Marriage After the Resurrection?

“When the dead rise, they will neither marry nor be given in marriage; they will be like the angels in heaven.” Mark 12:25 (NIV)

The Sadducees — who didn’t believe in the resurrection — had befuddled the Pharisees — who believed in the resurrection — with a ridiculously absurd argument they believed undermined the truth of resurrection based on the levirate marriage law.  The law was designed to protect a childless widow from a life of poverty by allowing her family line to continue (see the Book of Ruth).

The Sadducees thought they could embarrass Jesus in the same way.  Instead, they got a lesson about the truth of the resurrection and one brief insight into the nature of marriage in the afterlife.  Jesus answer taught them…and us…a lesson about God’s power:  God does raise the dead (vss. 24-27), and God makes a new life for his people through the resurrection (vs. 25).

The most we can say from Jesus statement is:  in the resurrection, life as we know it now will be different including marriage.  There will be no marriage — as we understand it today — in the resurrected life.  Jesus qualifies his statement by saying that those raised from the dead will be like the angels in heaven regarding marriage.  Lots of people have their own ideas about what this means regarding relationships, marriage, sexuality, and sex but most of these ideas are mere speculation.  Here are some of the things we know for sure:

  • We will have glorified bodies after the resurrection, like Jesus’ resurrected body (1 John 3:2; 1 Corinthians 15:43).
  • There will be similarities to our earthly bodies but we will not be the same (1 Corinthians 15:51-52).
  • In our resurrected bodies the spirit and not the physical predominates (1 Corinthians 15:44, 49).
  • We will recognize each other including our marriage partners (1 Corinthians 13:32).

With his statement, Jesus was not undermining marriage nor dissolving the eternal aspect of marriage.  He wasn’t doing away with sexual differences in the resurrection, or teaching that we will be asexual beings after death.  What Jesus was saying is:  God is powerful to raise the dead and to make all things new according to God’s eternal plan.

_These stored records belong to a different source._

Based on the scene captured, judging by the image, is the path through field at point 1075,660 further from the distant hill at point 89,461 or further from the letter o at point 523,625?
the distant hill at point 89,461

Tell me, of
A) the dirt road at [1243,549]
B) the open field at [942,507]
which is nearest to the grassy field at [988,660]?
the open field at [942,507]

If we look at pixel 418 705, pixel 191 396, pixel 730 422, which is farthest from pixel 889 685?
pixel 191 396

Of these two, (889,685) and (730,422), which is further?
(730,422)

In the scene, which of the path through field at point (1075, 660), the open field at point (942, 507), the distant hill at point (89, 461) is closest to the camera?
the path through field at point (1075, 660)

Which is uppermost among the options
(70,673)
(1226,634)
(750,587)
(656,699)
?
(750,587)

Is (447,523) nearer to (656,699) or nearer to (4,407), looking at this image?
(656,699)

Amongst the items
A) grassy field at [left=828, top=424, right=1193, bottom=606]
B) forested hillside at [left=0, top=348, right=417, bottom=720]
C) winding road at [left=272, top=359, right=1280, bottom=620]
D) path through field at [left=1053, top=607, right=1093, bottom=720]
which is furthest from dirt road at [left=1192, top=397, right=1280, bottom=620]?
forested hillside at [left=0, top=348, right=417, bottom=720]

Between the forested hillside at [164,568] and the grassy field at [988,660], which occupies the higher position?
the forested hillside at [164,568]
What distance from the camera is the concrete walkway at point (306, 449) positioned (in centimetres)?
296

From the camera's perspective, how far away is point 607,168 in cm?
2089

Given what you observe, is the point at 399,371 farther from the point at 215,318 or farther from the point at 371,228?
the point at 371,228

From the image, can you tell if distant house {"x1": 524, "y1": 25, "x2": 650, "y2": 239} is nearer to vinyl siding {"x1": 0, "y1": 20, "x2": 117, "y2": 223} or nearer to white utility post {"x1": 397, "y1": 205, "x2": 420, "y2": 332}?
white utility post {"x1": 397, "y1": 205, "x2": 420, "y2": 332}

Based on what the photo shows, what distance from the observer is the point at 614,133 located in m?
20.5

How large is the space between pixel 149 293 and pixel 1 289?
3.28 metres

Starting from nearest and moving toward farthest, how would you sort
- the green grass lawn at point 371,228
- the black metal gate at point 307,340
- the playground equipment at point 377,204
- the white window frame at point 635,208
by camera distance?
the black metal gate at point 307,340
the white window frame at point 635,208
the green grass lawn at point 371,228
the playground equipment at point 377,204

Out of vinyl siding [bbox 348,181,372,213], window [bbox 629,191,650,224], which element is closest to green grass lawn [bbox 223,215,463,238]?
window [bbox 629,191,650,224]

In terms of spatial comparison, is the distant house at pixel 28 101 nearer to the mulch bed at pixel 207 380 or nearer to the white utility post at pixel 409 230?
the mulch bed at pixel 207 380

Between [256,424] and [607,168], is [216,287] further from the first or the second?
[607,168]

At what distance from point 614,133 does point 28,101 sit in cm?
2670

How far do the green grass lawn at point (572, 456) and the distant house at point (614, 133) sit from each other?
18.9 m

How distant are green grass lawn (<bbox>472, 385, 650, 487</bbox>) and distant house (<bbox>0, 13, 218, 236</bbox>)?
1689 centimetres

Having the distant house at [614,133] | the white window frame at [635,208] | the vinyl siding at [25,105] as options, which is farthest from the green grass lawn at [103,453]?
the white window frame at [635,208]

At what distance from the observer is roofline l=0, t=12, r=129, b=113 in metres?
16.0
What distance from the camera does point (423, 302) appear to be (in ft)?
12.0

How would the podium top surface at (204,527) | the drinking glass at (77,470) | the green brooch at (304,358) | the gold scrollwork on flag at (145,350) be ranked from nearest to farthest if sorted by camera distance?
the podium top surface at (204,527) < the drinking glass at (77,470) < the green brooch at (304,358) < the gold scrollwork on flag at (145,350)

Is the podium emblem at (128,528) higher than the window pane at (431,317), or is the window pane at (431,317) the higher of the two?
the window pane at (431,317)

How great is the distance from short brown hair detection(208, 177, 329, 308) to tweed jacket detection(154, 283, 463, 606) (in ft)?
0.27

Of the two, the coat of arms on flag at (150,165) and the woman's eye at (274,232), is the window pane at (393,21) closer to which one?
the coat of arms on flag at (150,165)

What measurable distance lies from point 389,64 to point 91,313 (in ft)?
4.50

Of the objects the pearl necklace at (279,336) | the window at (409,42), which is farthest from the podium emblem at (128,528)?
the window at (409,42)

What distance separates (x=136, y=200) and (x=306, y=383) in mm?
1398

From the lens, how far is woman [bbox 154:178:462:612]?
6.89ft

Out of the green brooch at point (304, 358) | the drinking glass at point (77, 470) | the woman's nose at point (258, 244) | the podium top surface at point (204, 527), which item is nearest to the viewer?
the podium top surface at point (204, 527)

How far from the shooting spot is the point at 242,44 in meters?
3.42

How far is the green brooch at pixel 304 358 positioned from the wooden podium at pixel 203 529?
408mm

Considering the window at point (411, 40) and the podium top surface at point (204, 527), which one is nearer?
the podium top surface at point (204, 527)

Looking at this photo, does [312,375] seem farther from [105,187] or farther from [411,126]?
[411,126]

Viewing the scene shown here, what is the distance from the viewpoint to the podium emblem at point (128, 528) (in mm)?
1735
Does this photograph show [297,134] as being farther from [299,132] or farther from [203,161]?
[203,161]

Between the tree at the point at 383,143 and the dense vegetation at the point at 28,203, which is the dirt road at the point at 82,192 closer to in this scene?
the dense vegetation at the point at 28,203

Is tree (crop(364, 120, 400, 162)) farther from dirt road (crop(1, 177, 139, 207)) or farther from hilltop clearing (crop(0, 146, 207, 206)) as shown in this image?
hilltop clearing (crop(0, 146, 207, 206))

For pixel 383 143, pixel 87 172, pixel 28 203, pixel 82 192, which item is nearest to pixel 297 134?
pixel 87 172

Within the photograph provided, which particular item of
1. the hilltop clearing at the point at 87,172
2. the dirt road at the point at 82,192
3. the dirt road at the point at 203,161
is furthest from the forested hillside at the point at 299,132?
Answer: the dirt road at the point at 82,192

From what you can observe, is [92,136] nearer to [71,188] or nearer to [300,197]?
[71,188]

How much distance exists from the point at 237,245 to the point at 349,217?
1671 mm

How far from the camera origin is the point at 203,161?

For the time being, we hold on to God’s power through faith recognizing that God has begun to make all things new.  He has brought us to spiritual life through salvation and is transforming us to be more like Jesus Christ in the present.  We live our lives — including…or perhaps especially…our marriages — as expressions of “on-earth-as-it-is-in-heaven” relationships of love, service, respect, and honor.  We look forward with hope to the day when God makes all things new — even our bodies — and ushers in his kingdom in all of his God-intended glory.